:: Work to complete ::
A – Answer these questions using the parliamentary debate excerpt.
(i) Which article of the Constitution requires that the moneys be paid over?
(ii) Which article does Mr. Greenidge call very clear on the matter of funds being retained by the authority that received them?
(iii) In what year was the bad advice given to the Minister?
B – Copy the passage of the parliamentary debate excerpt that runs from "For that reason, the" up to and including "it be curtailed.".

:: Provided passage ::
* * * * *

I mean if necessary they could establish a separate account for their own uses. The thing is that for the surplus funds, to the extent that they come to the Consolidated Fund, then they would be governed by a single principle governing their investment. Without them coming in that way, as I said, there is a situation in which one set of rules apply to one set of funds and a different set of investment rules apply to another investment priorities which are completely different from one entity to the next. This is not good planning or fiscal management practice. In any case the Constitution is clear on this matter. Article 217 (3) of the Constitution requires that the moneys be paid over. It states: “No moneys shall be withdrawn from any public fund other than the Consolidated Fund unless the issue of those moneys have been authorised by or under an Act of Parliament.”
In the case of NICIL, if I may just touch on that again, I am not sure that it has separate authorisation to do that. This is the heart of the problem.
In relation to the question of Extra-budgetary Funds, we are arguing that unless we know of all of the funds that Government takes in, and we can put them through the same tester, the same sieve and decide on the basic or standard criteria how they are to be used, we are going to be in a less than ideal position. The idea would be to have them come centrally so that they can first be devoted to those priorities that yield the highest returns.
When we come to consider issues of whether we can afford to pay for pensions, whether we can afford to pay for electricity subsidies, whether we can afford to pay salaries, we are seeing the full sum of resources that are available to the state, not a case of some resources being hidden even as access to those resources is used, for what I think the whole country would regard, as low priorities, whilst critical things affecting poverty and efficiencies are neglected. It is an important political reason.
For that reason, the motion calls upon the House to approve an arrangement that requires these entities that are in control of such funds, first of all, to ensure that they report on the funds in keeping with the Act, and I did read the relevant section, and also that the Minister lays a report on all these agencies and the state of their resources.
Finally, in the cases where the agencies have outstanding reports , financial or other, that they be immediately required to pay over the moneys they have into the Consolidated Fund, because they were given those powers in specific circumstances and it is appropriate that since they fail to meet the obligations associated with that freedom that it be curtailed.
I thank you very much Mr. Speaker. [Applause]
Mr. Greenidge (replying): Thank you very much, Mr. Speaker. I am happy to assure Minister Benn that his request that I reconsider the matter has been accepted. Having reconsidered it I will proceed to recommend the motion as I did before. In doing that I will offer to you the protection of the majority since it seems that you are under some pressure from the distinguished Attorney General and his most entertaining presentation.
Unfortunately, much of the premises that he based his argument on were premises with which we had no difficulty. Nobody is saying that all the funds, whatever accruing to the extra budgetary agencies must be transferred to the Consolidated Fund. Article 216 is very clear on this matter. In fact, line three speaks to it being retained by the authority that received them for purpose of defraying the expenses of that authority. So, that is really a non-issue. It is what might be called a straw-man; you put up something that is not at issue and pretend that that is the object of the operation.
The purpose of the motion is not to ensure that the Assembly reigns supreme; the purpose of the motion is to ensure that the executive adheres to the law, and that is the purpose of the other motions that have gone through. For all the Attorney General have been advising us, it is the same Attorney General that failed to advise his own side that the Auditor General should not have been on the Financial Management and Accountability Schedule, it is the same Attorney General that failed to advise the Minister that he could not have been given instructions about spending money until such time as his agency was defined as a budgetary agency. So, do not tell us that you know everything and that we are misunderstanding what is going on. It was 2012 in which the bad advice was given to the Minister. [Mrs. Backer: How about the elephant?] Well, I am not even coming to the elephant.

* * * * *

:: Data excerpts ::

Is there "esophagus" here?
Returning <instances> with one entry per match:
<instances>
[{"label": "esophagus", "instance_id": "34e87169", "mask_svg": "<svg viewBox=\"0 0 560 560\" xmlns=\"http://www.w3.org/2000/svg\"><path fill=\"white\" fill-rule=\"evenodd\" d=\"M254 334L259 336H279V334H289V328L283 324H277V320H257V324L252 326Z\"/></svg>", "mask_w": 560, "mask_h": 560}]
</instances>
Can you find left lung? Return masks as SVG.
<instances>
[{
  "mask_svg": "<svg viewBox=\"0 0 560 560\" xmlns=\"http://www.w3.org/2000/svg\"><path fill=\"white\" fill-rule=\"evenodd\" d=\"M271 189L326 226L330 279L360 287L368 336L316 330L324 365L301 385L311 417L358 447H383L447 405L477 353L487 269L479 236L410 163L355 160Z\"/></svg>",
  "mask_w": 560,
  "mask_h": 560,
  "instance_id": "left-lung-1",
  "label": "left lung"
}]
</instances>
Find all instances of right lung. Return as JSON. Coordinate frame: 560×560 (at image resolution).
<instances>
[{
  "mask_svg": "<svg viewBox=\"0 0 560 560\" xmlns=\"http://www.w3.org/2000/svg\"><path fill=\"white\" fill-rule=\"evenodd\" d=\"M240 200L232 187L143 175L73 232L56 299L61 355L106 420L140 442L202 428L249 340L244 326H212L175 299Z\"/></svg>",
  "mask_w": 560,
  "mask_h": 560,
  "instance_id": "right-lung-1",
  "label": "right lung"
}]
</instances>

* * * * *

:: Answers provided ::
A –
(i) Article 217 (3)
(ii) Article 216
(iii) 2012

B –
For that reason, the motion calls upon the House to approve an arrangement that requires these entities that are in control of such funds, first of all, to ensure that they report on the funds in keeping with the Act, and I did read the relevant section, and also that the Minister lays a report on all these agencies and the state of their resources.
Finally, in the cases where the agencies have outstanding reports , financial or other, that they be immediately required to pay over the moneys they have into the Consolidated Fund, because they were given those powers in specific circumstances and it is appropriate that since they fail to meet the obligations associated with that freedom that it be curtailed.